Given request:
Change "alternatives" to "options" in the entries below, starting with the line containing "Of the alternatives" and going on through the line containing "which is farthest", and return only those lines with nothing else altered.
** Begin Extracted data **
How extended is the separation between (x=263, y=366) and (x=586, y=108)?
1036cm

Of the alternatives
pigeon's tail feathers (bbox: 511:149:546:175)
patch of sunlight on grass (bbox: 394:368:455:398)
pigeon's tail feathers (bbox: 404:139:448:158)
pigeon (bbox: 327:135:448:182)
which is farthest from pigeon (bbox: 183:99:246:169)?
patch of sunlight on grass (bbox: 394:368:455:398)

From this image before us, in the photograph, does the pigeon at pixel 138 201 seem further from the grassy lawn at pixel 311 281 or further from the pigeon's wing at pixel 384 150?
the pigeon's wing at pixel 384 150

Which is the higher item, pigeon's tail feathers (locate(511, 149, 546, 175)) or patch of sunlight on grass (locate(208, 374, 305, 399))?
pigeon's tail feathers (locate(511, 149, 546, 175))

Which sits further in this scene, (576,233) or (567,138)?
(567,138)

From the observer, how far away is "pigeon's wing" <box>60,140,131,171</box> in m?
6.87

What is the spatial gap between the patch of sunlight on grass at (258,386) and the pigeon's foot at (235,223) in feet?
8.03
** End Extracted data **
** Begin Extracted data **
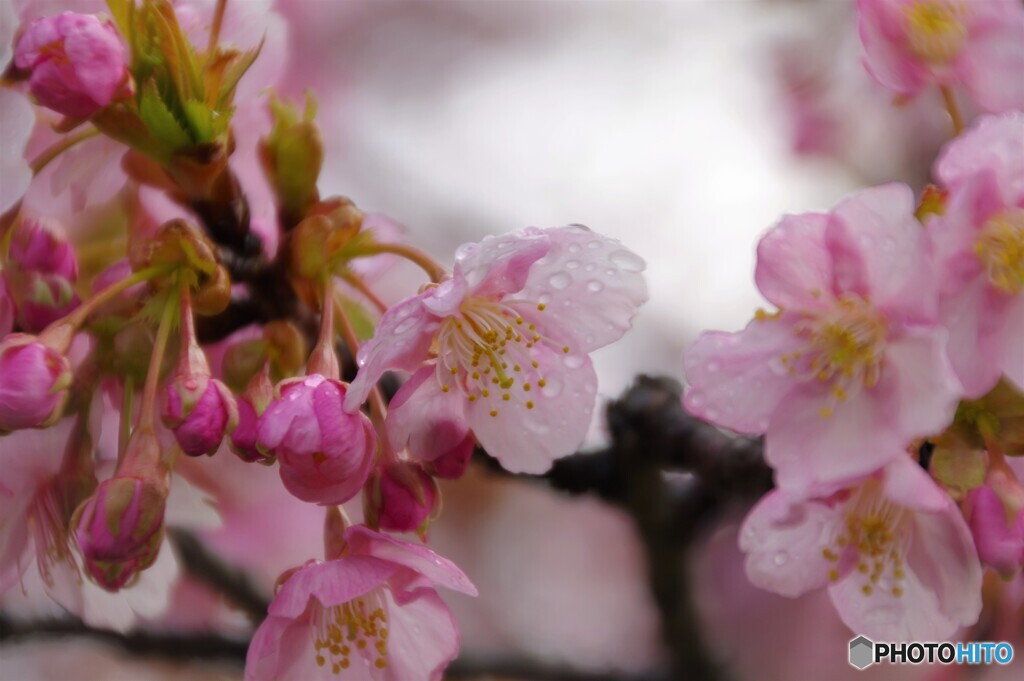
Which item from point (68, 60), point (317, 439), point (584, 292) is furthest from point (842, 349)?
** End Extracted data **
Solution to the exercise:
Of the options
pigeon's tail feathers (bbox: 511:149:546:175)
patch of sunlight on grass (bbox: 394:368:455:398)
pigeon's tail feathers (bbox: 404:139:448:158)
pigeon (bbox: 327:135:448:182)
which is farthest from pigeon (bbox: 183:99:246:169)?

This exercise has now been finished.